[A section of a data file]

========================================================================

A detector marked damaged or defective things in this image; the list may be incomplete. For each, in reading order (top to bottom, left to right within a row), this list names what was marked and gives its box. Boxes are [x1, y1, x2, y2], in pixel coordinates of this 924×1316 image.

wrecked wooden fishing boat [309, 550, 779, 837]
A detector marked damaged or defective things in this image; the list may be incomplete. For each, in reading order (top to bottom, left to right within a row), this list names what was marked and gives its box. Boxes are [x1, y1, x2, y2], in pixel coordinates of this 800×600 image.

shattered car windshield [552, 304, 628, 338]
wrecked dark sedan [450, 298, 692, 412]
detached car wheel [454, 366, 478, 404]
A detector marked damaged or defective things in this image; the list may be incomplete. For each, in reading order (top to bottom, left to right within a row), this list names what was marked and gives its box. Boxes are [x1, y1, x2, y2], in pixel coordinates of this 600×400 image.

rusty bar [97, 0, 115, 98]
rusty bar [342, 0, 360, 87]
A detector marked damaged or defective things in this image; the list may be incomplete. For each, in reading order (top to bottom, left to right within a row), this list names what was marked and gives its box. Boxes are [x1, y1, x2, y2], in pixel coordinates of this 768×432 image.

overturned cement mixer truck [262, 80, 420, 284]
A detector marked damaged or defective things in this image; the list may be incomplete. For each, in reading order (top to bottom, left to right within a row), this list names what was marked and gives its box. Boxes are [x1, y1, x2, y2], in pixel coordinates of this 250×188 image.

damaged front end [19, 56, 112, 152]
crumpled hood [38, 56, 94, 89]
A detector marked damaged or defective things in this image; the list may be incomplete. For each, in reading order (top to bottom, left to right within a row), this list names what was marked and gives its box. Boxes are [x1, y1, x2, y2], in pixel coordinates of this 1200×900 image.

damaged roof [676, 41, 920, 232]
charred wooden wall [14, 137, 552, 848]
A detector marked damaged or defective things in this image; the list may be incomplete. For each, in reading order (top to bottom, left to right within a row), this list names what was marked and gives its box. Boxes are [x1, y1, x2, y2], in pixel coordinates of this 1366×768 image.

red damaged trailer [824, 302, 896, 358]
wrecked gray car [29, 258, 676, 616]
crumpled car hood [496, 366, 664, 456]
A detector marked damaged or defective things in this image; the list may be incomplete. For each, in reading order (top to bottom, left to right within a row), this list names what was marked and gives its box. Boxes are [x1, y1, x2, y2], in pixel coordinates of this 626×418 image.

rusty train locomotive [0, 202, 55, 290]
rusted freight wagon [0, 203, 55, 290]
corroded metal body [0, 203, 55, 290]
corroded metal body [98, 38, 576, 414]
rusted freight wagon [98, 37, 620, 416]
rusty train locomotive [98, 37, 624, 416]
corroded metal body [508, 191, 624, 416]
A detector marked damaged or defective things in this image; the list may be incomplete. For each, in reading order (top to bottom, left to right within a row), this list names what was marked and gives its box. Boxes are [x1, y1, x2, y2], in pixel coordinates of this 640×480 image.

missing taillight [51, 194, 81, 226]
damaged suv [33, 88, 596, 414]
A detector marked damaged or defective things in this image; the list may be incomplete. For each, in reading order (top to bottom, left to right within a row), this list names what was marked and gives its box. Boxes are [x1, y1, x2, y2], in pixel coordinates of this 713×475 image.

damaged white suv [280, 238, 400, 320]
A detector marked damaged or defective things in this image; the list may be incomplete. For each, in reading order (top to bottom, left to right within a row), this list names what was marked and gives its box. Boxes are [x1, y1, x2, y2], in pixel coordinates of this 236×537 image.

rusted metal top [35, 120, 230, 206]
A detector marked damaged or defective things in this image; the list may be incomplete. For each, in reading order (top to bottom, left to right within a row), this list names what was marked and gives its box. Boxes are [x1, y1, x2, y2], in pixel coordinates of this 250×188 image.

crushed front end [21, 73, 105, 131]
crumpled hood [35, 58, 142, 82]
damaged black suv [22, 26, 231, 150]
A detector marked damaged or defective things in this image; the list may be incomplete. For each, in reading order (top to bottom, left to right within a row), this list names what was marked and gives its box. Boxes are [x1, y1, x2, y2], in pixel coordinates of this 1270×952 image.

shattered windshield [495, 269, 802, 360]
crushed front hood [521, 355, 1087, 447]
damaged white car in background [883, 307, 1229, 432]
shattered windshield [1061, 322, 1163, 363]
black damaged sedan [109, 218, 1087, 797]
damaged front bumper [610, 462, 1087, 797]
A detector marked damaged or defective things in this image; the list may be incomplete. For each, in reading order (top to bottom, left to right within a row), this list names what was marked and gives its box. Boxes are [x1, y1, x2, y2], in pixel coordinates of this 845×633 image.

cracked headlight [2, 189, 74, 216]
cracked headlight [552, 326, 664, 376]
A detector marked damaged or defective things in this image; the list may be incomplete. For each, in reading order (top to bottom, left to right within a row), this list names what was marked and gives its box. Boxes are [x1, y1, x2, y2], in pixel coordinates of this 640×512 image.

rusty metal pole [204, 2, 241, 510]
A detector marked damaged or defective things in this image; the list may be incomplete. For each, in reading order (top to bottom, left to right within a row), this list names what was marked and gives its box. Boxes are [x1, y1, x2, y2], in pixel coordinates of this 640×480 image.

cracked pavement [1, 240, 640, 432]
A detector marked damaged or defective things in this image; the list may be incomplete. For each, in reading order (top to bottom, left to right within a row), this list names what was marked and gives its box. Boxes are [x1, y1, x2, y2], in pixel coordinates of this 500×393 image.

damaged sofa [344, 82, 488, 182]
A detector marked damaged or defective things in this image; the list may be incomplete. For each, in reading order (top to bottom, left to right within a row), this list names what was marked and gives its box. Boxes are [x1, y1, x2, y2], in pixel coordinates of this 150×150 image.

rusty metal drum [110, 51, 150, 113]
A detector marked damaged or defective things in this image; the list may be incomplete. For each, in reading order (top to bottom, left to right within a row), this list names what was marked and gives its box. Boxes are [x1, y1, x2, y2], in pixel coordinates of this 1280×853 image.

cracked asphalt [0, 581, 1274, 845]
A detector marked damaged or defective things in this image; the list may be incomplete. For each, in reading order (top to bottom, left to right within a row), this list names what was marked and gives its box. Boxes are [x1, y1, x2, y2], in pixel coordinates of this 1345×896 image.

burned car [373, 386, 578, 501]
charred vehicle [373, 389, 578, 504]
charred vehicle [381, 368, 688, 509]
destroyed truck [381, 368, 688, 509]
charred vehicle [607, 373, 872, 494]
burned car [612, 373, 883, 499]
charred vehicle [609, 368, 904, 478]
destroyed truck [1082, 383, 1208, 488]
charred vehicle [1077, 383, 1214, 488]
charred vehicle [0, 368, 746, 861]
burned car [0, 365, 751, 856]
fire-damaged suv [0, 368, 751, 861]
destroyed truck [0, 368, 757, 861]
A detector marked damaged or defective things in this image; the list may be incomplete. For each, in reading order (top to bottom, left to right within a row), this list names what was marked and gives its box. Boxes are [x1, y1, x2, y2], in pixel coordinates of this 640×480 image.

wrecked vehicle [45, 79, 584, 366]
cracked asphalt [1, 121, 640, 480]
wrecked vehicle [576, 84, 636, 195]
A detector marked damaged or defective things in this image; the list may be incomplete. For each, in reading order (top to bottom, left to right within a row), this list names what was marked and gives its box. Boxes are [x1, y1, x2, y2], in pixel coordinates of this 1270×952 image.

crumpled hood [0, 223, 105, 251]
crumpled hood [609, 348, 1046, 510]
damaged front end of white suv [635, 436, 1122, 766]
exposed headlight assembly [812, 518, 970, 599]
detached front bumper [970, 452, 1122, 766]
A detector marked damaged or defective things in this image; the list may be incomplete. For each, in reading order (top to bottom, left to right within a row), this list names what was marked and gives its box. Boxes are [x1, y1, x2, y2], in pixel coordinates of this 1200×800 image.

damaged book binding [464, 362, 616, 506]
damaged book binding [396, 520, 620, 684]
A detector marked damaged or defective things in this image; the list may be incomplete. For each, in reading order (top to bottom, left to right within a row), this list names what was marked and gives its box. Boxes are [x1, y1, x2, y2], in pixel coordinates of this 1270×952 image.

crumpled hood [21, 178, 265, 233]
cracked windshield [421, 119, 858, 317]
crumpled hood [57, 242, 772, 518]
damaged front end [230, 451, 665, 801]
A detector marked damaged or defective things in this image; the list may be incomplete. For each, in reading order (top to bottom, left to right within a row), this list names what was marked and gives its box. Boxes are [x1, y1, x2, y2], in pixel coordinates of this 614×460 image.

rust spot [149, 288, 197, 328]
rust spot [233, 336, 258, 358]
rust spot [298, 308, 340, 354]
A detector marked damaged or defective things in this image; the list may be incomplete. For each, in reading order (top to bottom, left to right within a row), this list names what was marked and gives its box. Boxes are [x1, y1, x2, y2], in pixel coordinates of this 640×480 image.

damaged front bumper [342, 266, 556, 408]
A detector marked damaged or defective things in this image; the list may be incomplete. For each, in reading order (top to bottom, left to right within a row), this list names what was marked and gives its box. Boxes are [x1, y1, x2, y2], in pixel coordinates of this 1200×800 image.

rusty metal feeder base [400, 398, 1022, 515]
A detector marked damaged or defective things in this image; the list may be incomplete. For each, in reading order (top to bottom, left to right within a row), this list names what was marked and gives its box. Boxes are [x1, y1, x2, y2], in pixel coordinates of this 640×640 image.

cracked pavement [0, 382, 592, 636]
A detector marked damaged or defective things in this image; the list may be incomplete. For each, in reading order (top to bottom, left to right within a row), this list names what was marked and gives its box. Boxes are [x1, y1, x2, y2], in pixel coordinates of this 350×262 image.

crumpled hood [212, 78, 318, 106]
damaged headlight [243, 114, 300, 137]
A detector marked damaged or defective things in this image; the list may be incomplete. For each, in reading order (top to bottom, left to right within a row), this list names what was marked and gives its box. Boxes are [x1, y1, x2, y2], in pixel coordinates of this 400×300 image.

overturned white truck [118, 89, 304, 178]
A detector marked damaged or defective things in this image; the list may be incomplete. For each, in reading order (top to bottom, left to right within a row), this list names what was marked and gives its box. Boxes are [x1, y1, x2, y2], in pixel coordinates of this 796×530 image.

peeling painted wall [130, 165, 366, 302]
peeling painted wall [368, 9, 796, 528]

========================================================================

- _Task details_:
Reproduce the items word for word, from the line containing "this 350×262 image." through the final line of the items, with both ends included.

- _Final result_:
A detector marked damaged or defective things in this image; the list may be incomplete. For each, in reading order (top to bottom, left to right within a row), this list names what was marked and gives its box. Boxes are [x1, y1, x2, y2], in pixel coordinates of this 350×262 image.

crumpled hood [212, 78, 318, 106]
damaged headlight [243, 114, 300, 137]
A detector marked damaged or defective things in this image; the list may be incomplete. For each, in reading order (top to bottom, left to right within a row), this list names what was marked and gives its box. Boxes are [x1, y1, x2, y2], in pixel coordinates of this 400×300 image.

overturned white truck [118, 89, 304, 178]
A detector marked damaged or defective things in this image; the list may be incomplete. For each, in reading order (top to bottom, left to right within a row), this list names what was marked and gives its box. Boxes are [x1, y1, x2, y2], in pixel coordinates of this 796×530 image.

peeling painted wall [130, 165, 366, 302]
peeling painted wall [368, 9, 796, 528]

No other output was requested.